In response to concerns raised by an article in The Atlantic that called attention to declining diversity at the University compared to peer institutions, the University’s Senate Assembly — the largest faculty governance body on campus — discussed a drafted statement that called for increased attention to the issue.
The statement, drafted by the Senate Advisory Committee on University Values, said the lack of diversity was “already having a deleterious effect on the educational experience” at the University.
“(We) fear that if trends continue, the University will suffer greatly in its ability to attract persons of diverse backgrounds,” the statement read. “We therefore urge the University administration … to embark on a comprehensive and public program to increase (diversity).”
African American enrollment at the University has dropped precipitously in recent years, falling from 8.5 percent in 2002 to 4.4 percent in 2011 according to estimates from the National Center for Education Statistics. Hispanic enrollment has also declined from 5.9 percent in 2002 to 4.3 percent in 2010. Part of the decline can be attributed to the passage of Proposal 2 in 2006, which outlawed the use of race consideration in the admissions process for public higher education institutions in the state of Michigan. The ban was declared unconstitutional but faces further scrutiny.
Despite its application to public higher-education institutions statewide, other Michigan institutions have maintained or increased their enrollment of minorities over the past decade.
The University has attempted to blunt the effects of the ban through outreach to minority groups, strengthening a central diversity office on campus and the independent initiatives of several colleges.
Associate Prof. John Carson briefly spoke on the subject and addressed questions from fellow Senate Assembly members.

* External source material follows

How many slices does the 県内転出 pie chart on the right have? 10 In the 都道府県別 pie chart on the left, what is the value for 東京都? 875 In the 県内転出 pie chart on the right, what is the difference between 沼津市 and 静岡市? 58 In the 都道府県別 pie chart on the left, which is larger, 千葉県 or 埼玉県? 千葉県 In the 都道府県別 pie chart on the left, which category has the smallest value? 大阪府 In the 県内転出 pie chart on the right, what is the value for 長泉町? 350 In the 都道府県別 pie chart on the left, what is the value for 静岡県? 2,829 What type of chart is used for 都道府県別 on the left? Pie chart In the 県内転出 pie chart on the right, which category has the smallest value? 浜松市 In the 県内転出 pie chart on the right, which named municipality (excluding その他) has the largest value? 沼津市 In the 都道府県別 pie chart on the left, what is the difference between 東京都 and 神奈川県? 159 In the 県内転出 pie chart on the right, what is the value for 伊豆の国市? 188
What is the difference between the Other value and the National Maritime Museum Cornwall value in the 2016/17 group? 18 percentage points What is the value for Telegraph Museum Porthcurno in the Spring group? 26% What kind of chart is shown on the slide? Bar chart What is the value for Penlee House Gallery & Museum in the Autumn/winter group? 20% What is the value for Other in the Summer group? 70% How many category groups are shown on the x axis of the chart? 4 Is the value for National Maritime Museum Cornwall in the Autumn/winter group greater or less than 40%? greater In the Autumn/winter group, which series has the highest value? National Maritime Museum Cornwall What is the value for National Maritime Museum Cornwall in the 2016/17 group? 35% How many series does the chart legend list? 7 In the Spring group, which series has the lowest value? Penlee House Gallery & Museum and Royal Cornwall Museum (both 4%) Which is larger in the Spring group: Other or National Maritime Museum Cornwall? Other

“The University hasn’t been performing as well as we would like,” Carson said. “(It would be best to) see the implementation of a program … (that has) a whole set of ways that Michigan can move forward.”
In response to Senate Assembly members who spoke about their appreciation of the University’s proactive measures, Carson added that it could always do more.
“We would be foolish not to (do more to) confront this problem, but we would be also foolish not to applaud current University efforts,” Carson said.
Many Senate Assembly members also raised concerns that the University is not mustering all available resources to increase diversity.
This concern was echoed by University Provost Philip Hanlon in a Jan. 28 Senate Assembly meeting, when he said the University has hired a marketing director to correct the popular perception that students from lower-income families couldn’t afford to attend the University.
“We are not getting the message across,” Hanlon said.
Engineering Prof. Kimberlee Kearfott, the chair of SACUA, said there is a lot of work to do regarding diversity initiatives in the long term.
“It is not a matter of how much money we are spending, it is a matter of focusing on our goals,” Kearfott said. “There is plenty of room for increased communication.”
E.J. Westlake, an associate professor in the School of Music, Theatre & Dance, said her classes have been directly affected by a lack of diversity in her class on American dramas. She said a lack of diversity among students makes for a narrower variety of viewpoints.
“We need to have students who come from different socioeconomic backgrounds, different racial backgrounds in order for us to have a real discussion about what is really going on in this country,” Westlake said.
Westlake added that any initiative to increase diversity has to be spearheaded by the University’s executive officers.
“The upper level of administration really need to be the ones who drive this.”